Riverine data in some form have been collected by all civilizations, so essential are rivers to commerce and agriculture. Records of the annual high-water level of the Nile, for example, are complete all the way back to A.D. 622, save for one large gap in the early modern period. The U.S. government in the mid-1800s began attempting to gather reliable meteorological information on its rapidly expanding and geographically diverse domains, and by the turn of the century runoff data in the form of hydrographs existed for many of the important western rivers. It occurred to a number of investigators that if, by means of a crude model, one could correlate, year after year, the size of the snowpack at the moment of its greatest extent—the moment of what is now called "ripeness"—with the streamflow, then one would have a powerful forecasting tool.
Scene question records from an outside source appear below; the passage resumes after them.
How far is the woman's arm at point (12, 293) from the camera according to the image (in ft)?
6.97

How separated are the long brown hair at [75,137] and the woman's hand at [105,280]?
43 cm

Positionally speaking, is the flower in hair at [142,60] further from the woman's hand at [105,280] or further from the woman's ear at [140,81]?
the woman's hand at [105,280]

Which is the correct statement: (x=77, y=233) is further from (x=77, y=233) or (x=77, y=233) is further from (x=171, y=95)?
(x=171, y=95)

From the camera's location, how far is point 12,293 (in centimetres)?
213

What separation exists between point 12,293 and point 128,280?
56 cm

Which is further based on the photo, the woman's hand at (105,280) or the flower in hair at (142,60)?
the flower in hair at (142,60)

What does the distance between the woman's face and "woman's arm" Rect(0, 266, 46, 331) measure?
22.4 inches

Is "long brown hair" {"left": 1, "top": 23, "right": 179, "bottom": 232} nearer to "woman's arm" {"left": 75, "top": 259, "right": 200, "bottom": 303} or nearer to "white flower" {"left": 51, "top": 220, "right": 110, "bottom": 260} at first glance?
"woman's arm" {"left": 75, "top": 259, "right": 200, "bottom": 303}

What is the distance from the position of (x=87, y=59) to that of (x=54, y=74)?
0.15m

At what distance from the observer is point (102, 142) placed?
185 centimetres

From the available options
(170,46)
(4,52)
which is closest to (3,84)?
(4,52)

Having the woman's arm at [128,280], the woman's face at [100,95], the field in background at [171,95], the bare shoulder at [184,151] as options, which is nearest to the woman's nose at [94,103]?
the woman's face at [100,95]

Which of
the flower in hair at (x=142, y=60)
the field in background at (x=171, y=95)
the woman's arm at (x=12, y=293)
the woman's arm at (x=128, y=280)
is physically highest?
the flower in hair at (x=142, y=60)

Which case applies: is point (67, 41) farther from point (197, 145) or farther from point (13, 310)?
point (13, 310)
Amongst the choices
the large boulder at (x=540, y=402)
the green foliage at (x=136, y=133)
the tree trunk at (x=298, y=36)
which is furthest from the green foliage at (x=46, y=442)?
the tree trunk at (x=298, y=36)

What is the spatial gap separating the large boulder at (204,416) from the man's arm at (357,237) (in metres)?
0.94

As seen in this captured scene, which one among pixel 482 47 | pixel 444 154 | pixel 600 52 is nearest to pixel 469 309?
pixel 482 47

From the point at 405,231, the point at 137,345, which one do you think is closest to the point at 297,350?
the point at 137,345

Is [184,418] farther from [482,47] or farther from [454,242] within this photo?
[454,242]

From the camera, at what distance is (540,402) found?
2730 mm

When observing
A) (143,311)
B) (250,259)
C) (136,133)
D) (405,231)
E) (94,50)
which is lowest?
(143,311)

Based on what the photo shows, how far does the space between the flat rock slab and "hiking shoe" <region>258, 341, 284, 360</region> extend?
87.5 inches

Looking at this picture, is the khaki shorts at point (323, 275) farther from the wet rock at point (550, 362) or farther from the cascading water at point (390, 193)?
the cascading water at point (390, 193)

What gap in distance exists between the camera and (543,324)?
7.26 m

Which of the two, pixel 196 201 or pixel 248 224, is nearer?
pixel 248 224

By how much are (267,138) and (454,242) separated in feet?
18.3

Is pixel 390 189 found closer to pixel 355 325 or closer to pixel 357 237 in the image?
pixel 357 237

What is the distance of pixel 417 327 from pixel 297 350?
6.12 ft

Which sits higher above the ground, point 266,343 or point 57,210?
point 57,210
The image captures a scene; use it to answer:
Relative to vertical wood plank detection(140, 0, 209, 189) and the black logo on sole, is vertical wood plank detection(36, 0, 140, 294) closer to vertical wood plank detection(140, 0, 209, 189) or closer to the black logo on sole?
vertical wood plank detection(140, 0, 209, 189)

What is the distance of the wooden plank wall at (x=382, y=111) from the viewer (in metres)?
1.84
Moreover, if one measured the snowpack not only at the moment of greatest extent, which usually occurs in April, but also in March, February, and January, and kept detailed annual records, one might even be able, eventually, to make a preliminary forecast as early as midwinter, based on past trends. Of course, even if this methodology worked to perfection, it would never reveal how much snow had actually fallen or how much water that snow actually contained. It could, however, reveal that this year's runoff had a certain probability of being, say, roughly 20 percent less than average, or 15 percent more.